_REQUIRED WORK:_
Gather every line below that contains the word "centimetres". Case counts.

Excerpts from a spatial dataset
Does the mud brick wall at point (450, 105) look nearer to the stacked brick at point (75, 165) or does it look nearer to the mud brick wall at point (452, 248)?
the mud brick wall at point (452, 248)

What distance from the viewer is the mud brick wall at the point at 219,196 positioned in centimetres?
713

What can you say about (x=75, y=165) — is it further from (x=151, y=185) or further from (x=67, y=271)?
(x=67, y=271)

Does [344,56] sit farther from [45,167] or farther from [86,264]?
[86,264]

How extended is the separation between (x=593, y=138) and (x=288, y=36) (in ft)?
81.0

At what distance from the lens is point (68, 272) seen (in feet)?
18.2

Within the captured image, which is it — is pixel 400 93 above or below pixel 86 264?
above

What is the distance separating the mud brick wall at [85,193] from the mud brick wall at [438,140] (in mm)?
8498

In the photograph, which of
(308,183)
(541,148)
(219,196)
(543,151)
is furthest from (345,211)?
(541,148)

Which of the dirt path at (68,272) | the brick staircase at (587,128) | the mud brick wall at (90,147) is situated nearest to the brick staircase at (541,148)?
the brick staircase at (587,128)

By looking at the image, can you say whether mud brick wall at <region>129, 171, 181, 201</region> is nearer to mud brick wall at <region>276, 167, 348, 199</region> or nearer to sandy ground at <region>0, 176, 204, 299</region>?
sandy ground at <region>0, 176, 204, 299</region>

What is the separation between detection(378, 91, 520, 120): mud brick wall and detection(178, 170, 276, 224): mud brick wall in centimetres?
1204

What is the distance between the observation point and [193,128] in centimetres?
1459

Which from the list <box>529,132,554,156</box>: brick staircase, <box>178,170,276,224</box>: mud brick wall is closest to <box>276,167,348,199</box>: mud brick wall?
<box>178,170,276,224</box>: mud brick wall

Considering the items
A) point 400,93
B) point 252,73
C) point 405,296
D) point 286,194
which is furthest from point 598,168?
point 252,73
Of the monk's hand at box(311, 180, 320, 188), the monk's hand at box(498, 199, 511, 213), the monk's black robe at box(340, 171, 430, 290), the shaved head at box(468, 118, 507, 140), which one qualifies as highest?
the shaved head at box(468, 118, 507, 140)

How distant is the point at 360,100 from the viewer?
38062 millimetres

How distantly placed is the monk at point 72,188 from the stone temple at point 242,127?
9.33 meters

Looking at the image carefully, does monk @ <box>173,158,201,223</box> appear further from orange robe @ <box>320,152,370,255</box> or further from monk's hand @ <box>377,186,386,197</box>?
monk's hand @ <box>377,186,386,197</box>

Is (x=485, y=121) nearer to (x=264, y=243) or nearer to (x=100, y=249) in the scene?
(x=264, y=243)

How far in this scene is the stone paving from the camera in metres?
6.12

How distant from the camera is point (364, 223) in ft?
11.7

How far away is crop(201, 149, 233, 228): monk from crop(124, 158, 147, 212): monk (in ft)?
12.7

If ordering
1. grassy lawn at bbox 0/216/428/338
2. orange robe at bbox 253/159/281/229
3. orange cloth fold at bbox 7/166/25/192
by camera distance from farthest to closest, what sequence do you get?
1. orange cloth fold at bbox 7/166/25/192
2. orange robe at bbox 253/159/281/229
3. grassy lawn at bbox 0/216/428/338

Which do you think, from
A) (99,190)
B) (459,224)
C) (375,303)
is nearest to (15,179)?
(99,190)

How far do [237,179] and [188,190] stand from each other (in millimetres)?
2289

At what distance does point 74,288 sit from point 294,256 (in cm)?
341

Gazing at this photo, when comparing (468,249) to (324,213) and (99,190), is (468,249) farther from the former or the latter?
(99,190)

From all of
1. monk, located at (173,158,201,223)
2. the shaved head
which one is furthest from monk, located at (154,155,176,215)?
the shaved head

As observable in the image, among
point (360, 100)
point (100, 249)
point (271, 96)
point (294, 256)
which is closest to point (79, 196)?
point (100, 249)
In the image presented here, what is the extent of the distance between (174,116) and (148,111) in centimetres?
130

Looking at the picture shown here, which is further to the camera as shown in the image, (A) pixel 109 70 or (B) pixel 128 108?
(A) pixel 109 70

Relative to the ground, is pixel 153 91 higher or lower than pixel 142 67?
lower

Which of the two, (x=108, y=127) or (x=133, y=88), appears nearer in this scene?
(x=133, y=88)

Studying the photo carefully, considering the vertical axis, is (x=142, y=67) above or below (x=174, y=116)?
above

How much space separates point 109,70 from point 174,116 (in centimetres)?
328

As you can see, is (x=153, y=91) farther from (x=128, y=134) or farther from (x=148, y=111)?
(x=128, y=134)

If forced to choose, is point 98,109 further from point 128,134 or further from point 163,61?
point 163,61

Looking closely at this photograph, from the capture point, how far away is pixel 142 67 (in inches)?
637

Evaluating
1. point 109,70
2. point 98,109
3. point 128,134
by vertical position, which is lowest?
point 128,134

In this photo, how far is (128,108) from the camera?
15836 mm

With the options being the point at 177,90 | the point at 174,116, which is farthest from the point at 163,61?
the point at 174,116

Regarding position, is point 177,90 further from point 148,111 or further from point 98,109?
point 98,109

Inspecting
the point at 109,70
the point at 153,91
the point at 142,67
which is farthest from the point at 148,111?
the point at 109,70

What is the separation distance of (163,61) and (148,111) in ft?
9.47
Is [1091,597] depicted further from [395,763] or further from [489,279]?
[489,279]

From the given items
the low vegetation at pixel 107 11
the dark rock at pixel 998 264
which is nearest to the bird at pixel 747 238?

_RESULT FOR THIS TASK:_
What distance from the viewer is the mud brick wall at the point at 219,196 positioned in centimetres?
What is the separation between detection(378, 91, 520, 120): mud brick wall and detection(178, 170, 276, 224): mud brick wall in centimetres?
What is the distance between the observation point and [193,128] in centimetres?
In the image presented here, what is the extent of the distance between (174,116) and (148,111) in centimetres?
How much space separates point 109,70 from point 174,116 (in centimetres)?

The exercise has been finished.